Logo que comecei a aproximar-me da quinta, o come-se-há - assim se chama o guarda canino do lugar – já me tinha farejado.
Agitava-se e gania de ansiedade e contentamento, se me é permitido interpretar desta forma a atitude do animal, depois de uma noite de vigilante trabalho, entregue a si mesmo e sem ladrar, que para isso foi ensinado.
Assim que me viu ao portão correu desenfreadamente ao meu encontro e, como não podia deixar de ser, fincou-me aquelas enormes mãos nos ombros, lambendo-me a cara e o que de mais lhe deu na gana, como faz a tudo e todos de quem gosta. Afinal de contas, é um animal de grande porte, suficientemente corpulento para intimidar quem não lhe adivinhe o carácter meigo e pacífico que na realidade possui.
Não tenho dúvidas em relação a este seu comportamento. Sei que me estima e respeita como macho alfa, mas se exagera nas festas de boas-vindas, desconfio logo de asneira grossa na minha ausência…
Olhei discretamente de relance, mas aparentemente estava tudo no seu lugar. Parecia até que o vento nocturno tinha varrido ordenadamente as folhas das árvores de fruto e arrumado as alfaias.
- Que fizeste tu desta vez, meu malandro?
Questionei sem esperança de resposta, mas antes para me convencer de que o primeiro olhar me tinha iludido, como quase sempre acontecia.
- Vamos lá, vamos lá – ordenei.
A euforia do come-se-há aumentava à medida que caminhávamos em direcção à sua casota.
- Come-se-há! – Gritei-lhe, em tom de repreensão. E não precisei de mais nada: deitou-se junto aos meus pés e começou a ganir baixinho como se pedisse desculpa por algo que eu não estava ainda preparado para entender.
Nesse instante, um som idêntico vindo da sua casota fez-me aproximar da entrada e eis a surpresa: um cachorro de raposa com dias de vida, aninhava-se a um canto, tremendo de frio.
- Onde foste tu roubar a raposinha, meu patife? Era claro que a rapinara à progenitora.
Descoberta a marosca e presumindo o meu assentimento, entrou na casota, lambeu a criatura e enroscou-se ternamente em volta daquele corpinho frágil e carente, de modo que a própria mãe não faria melhor.

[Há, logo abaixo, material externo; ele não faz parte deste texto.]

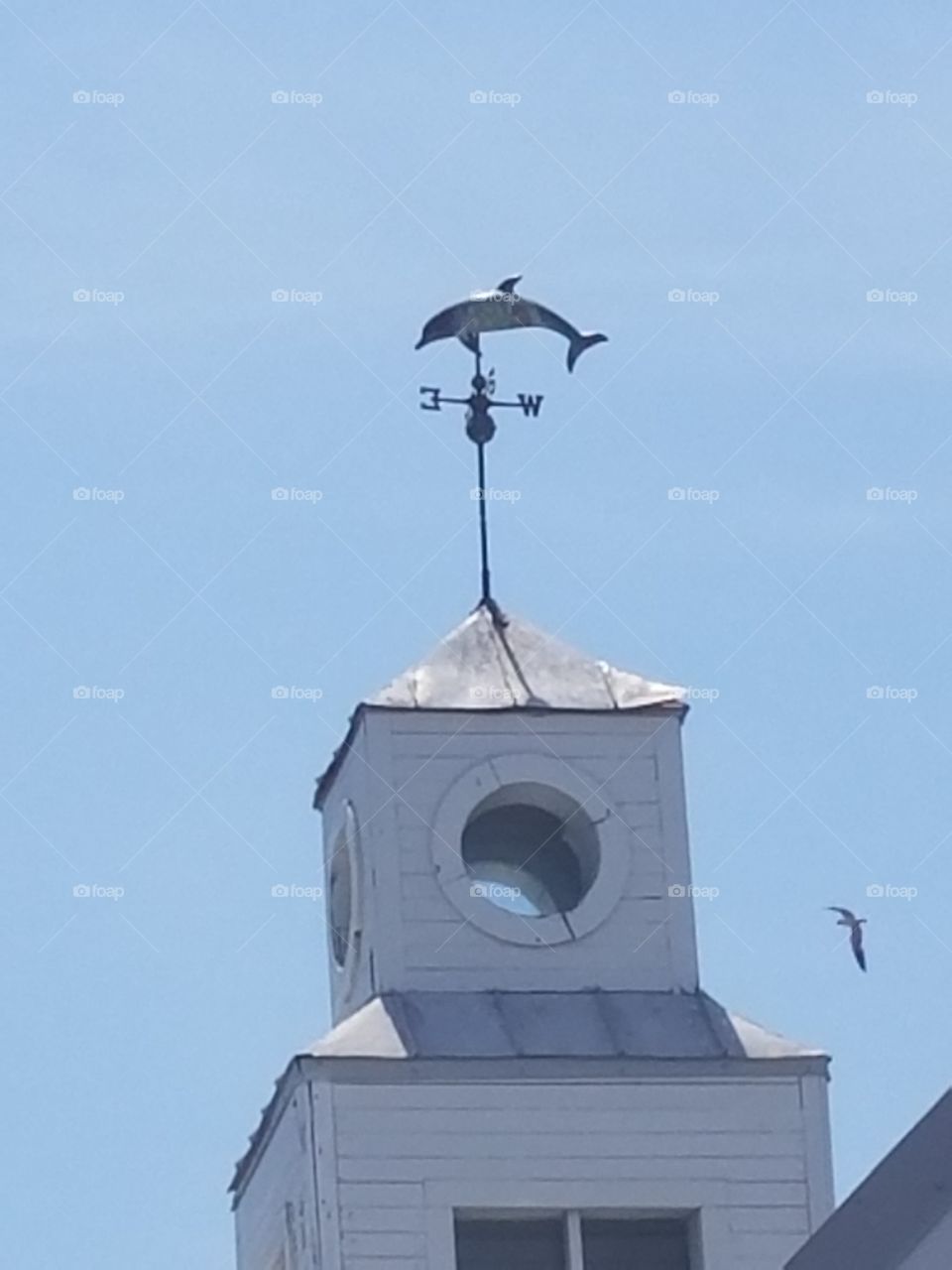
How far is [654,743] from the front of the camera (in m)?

- Bonito serviço, desabafei para ver se, entretanto, me ocorria alguma ideia com pés e cabeça.
Daqui em diante já não há matéria para ficção.
Por motivos desconhecidos, a raposa mãe, supondo-se não ter sido pacífica a adopção do filhote pelo come-se-há, não foi vista em algum momento nas redondezas e por isso a pequena raposa foi entregue a quem de ofício.
O mais difícil foi convencer o “pai”, coração de manteiga, a aceitar esta forma humana e burocrática de resolver o assunto. A dedicação de uma noite bastou para uma saudade infinita.
Por tudo isto terei sempre relutância em apelidar de animal a quem de humano não julgue inteiramente, coisa que hoje em dia me ocorre com frequência.